Social sculpture. 2019. Variable dimensions. Clunker van, discography in road case, mix, neon roof beacon, hi-fi sound system with subwoofer, screen print (ed. 50), snack kit. Underrepresented composer and synthesizer innovator, Wendy Carlos grew up in Pawtucket, RI and graduated from Brown University (class of 62). She is most well-known for her 1969 album, Switched-On Bach (arrangements of Bach performed on an analog synthesizer). The album won three Grammys, sold more than one million copies and was the first classical album to go platinum. My tribute values Carlos’ influence on electronic music and her relationship to Rhode Island. For a month, I drove community members between Pawtucket and Providence while listening to a comprehensive Carlos mix I produced (now streaming on The Wire). The van I drove was modified to include a custom neon roof beacon (“TiMESTEPS”) and hi-fi sound system with subwoofer. Each passenger received a program screenprint and a snack inspired by Carlos' music. This project is for nonprofit educational purposes. With production help from Tim Bearse, Julia Gualtieri, Andrew Knox, and Kiri Miller.
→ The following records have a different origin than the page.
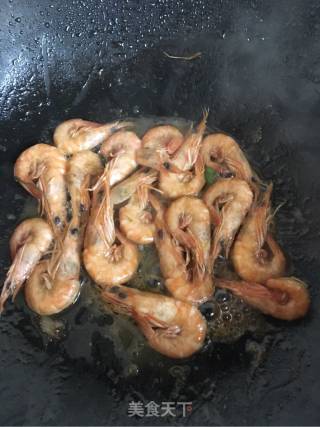 Orange Shrimp recipe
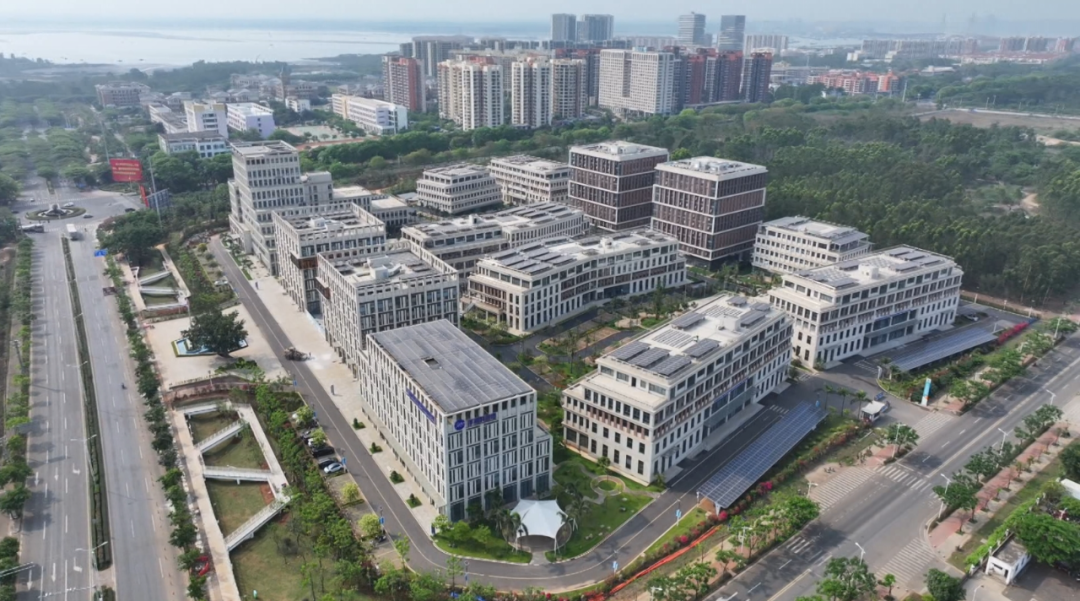 170 余家企业争相入驻！洋浦科创园为何如此有魅力？  第3张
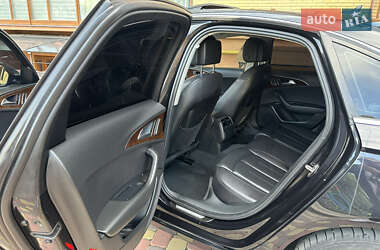 Седан Audi A6 2012 в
The small i: "It represents the mathematical term for the imaginary number constant, defined as the square root of minus one, a concept that doesn't exist in the real world, but helps solve many equations...Math and physics people routinely refer to small i, the imaginary number. I must have picked that up from my days as a student at Brown University, when I shifted my focus, first in physics, and then in music and composition...The tiny i is located at the base of the transistor schematic, as this is the normal input for this minimal circuit component. It's all terribly clever, don't you see, that Tempi's music-notehead is a transistor, the main element of a Moog synthesizer, and it's located to amplify (are you ready?) imagination, symbolized by the imaginary number, i." [1]

[1] Wendy Carlos, Switched-on Boxed Set, “A Tale of Three Logos.” Minneapolis, MN: East Side Digital, 1999.